• _TEKS HALAMAN_:
==========

Menurut Dr. Zakiah Darajat
selanjutnya gabungan dari keenam macam kebutuhan tersebut menyebabkan orang
memerlukan agama. Melalui agama kebutuhan-kebutuhan tersebut dapat disalurkan.
Dengan melaksanakan ajaran agama secara baik maka kebutuhan akan rasa kasih
saying, rasa aman, rasa harga diri, rasa bebas, rasa sukses dan rasa ingin tahu
akan terpenuhi.
B.
TIMBULNYA
JIWA KEAGAMAAN PADA ANAK
Manusia dilahirkan dalam
keadaan lemah, fisik maupun psikis. Walaupun dalam keadaan yang demikian ia
telah memiliki kemampuan bawaan yang bersifat laten. Potensi bawaan ini
memerlukan pengembangan melalui bimbingan dan pemeliharaan yang mantap
lebih-lebih pada usia dini
Sesuai dengan prinsip
pertumbuhannya maka seorang anak menjadi dewasa memerlukan bimbingan sesuai
dengan prinsip yang dimilikinya, yaitu :
1). Prinsip
Biologis
Secara
fisik anak yang baru dilahirkan dalam keadaan lemah. Dalam segala gerak dan
tindak tanduknya ia selalu memerlukan bantuan dari orang-orang dewasa
sekelilingnya. Dengan kata lain ia belum dapat berdiri sendiri karena manusia
bukanlah merupakan makhluk instinktif. Keadaan tubuhnya belum tumbuh secara
sempurna untuk difungsikan secara maksimal.

==========

Item Tersimpan:
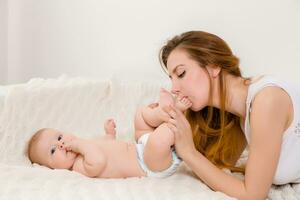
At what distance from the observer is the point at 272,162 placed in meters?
1.13

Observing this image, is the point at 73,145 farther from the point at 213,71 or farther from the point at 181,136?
the point at 213,71

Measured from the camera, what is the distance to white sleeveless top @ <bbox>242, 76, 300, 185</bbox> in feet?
3.89

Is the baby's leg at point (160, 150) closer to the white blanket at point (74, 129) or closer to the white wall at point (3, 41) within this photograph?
the white blanket at point (74, 129)

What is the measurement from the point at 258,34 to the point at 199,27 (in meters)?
0.25

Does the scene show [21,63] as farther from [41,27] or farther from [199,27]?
[199,27]

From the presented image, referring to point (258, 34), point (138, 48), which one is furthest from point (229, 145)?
point (138, 48)

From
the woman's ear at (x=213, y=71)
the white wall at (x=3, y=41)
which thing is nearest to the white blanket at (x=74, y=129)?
the woman's ear at (x=213, y=71)

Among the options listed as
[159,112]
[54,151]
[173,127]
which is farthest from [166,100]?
[54,151]

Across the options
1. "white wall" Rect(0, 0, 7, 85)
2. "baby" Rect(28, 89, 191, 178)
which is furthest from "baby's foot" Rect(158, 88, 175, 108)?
"white wall" Rect(0, 0, 7, 85)

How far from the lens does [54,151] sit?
136cm

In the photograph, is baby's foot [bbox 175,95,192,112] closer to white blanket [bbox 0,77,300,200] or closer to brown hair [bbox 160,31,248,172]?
brown hair [bbox 160,31,248,172]

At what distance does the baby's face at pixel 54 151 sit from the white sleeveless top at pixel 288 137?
1.70ft

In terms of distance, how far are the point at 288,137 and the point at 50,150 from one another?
2.24 feet

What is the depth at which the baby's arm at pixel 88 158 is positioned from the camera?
1221 mm
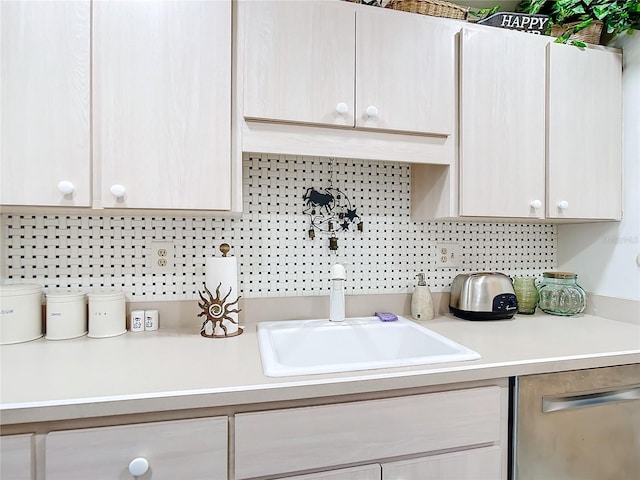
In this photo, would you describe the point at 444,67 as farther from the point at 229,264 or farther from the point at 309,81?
the point at 229,264

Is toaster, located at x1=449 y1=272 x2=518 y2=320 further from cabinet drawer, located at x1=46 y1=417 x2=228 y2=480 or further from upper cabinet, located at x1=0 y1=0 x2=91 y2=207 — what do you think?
upper cabinet, located at x1=0 y1=0 x2=91 y2=207

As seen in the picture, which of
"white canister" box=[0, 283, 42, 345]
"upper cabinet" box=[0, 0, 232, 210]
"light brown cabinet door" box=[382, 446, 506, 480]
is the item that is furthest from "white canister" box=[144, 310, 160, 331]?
"light brown cabinet door" box=[382, 446, 506, 480]

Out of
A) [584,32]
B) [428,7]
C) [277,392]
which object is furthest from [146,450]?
[584,32]

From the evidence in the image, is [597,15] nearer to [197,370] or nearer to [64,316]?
[197,370]

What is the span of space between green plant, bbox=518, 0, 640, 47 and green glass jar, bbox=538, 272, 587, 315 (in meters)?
1.01

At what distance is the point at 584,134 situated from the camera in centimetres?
153

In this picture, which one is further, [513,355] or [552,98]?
[552,98]

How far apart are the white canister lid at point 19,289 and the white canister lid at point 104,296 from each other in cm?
16

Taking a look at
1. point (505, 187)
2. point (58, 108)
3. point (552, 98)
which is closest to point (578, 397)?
point (505, 187)

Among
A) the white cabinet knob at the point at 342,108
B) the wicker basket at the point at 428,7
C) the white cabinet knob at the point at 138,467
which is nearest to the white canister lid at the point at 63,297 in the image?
the white cabinet knob at the point at 138,467

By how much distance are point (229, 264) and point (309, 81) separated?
699 millimetres

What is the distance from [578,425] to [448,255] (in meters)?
0.82

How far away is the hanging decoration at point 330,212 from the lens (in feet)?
5.22

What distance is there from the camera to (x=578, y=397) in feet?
3.69
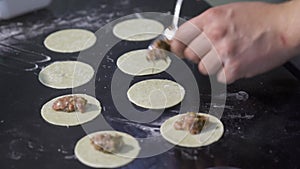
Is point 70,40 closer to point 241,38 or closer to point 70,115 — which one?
point 70,115

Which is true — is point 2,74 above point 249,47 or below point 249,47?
below

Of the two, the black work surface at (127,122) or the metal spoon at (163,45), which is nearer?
the black work surface at (127,122)

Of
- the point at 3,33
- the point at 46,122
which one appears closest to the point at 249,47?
the point at 46,122

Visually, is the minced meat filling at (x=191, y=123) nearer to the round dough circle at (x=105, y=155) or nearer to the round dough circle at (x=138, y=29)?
the round dough circle at (x=105, y=155)

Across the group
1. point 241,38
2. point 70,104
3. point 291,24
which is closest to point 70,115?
point 70,104

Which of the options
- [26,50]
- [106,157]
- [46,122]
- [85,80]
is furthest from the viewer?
[26,50]

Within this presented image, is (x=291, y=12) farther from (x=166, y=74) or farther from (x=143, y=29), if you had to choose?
(x=143, y=29)

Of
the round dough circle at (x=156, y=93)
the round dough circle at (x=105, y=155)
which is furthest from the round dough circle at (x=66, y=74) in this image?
the round dough circle at (x=105, y=155)
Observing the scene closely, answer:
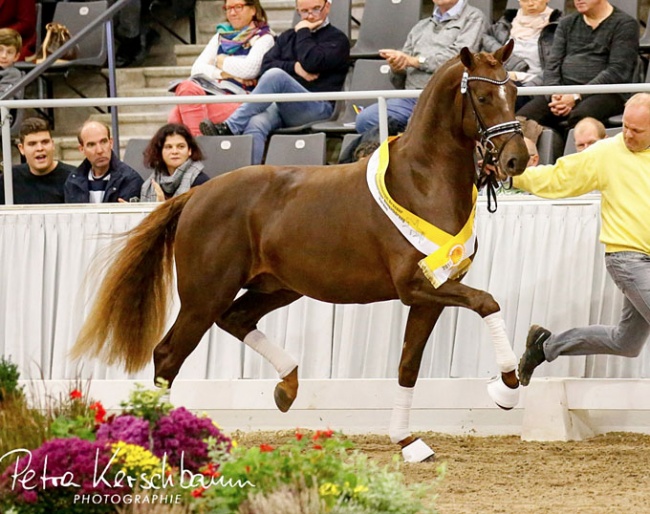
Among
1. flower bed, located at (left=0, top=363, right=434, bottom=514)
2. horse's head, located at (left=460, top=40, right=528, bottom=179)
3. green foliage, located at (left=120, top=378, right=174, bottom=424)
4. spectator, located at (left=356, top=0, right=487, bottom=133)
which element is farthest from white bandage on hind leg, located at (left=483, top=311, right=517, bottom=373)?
spectator, located at (left=356, top=0, right=487, bottom=133)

==========

• _INSTRUKSI KERJA_:
**A)** Menurut teks halaman tentang jiwa keagamaan pada anak, dalam keadaan apa manusia dilahirkan?
**B)** Tolong lanjutkan teks halaman tentang jiwa keagamaan pada anak, dimulai setelah kalimat terakhirnya.

• _HASIL BERURUTAN_:
**A)** Manusia dilahirkan dalam keadaan lemah, fisik maupun psikis.

**B)**
2). Prinsip tanpa daya
Sejalan
dengan belum sempurnanya pertumbuhan fisik dan psikisnya maka anak yang baru
dilahirkan hingga menginjak usia dewasa selalu mengharapkan bantuan dari orang
tuanya. Ia sama sekali tidak berdaya untuk mengurus dirinya sendiri.
3).Prinsip Eksplorasi
Kemantapan
dan kesempurnaan perkembangan potensi manusia yang dibawanya sejak lahir baik
jasmani maupun rohani memerlukan pengembangan melalui pemeliharaan dan latihan.
Jasmaninya baru akan berfungsi secara sempurna jika dipelihara dan dilatih.
Akal dan fungsi mental lainnya pun baru akan menjadi baik dan berfungsi jika
kematangan dan pemeliharaan serta bimbingan dapat diarahkan kepada
pengeksplorasian perkembangannya
Kesemuanya
itu tidak dapat dipenuhi secara sekaligus melainkan melalui pentahapan. Demikian juga
perkembangan agama pada diri anak.
Timbulnya
Agama Pada Anak
Menurut beberapa ahli anak
dilahirkan bukanlah sebagai makhluk yang religious. Adapula yang berpendapat
sebaliknya bahwa anak sejak dilahirkan telah membawa fitrah keagamaan. Fitrah
itu baru berfungsi di kemudian hari melalui proses bimbingan dan latihan
setelah berada pada tahap kematangan.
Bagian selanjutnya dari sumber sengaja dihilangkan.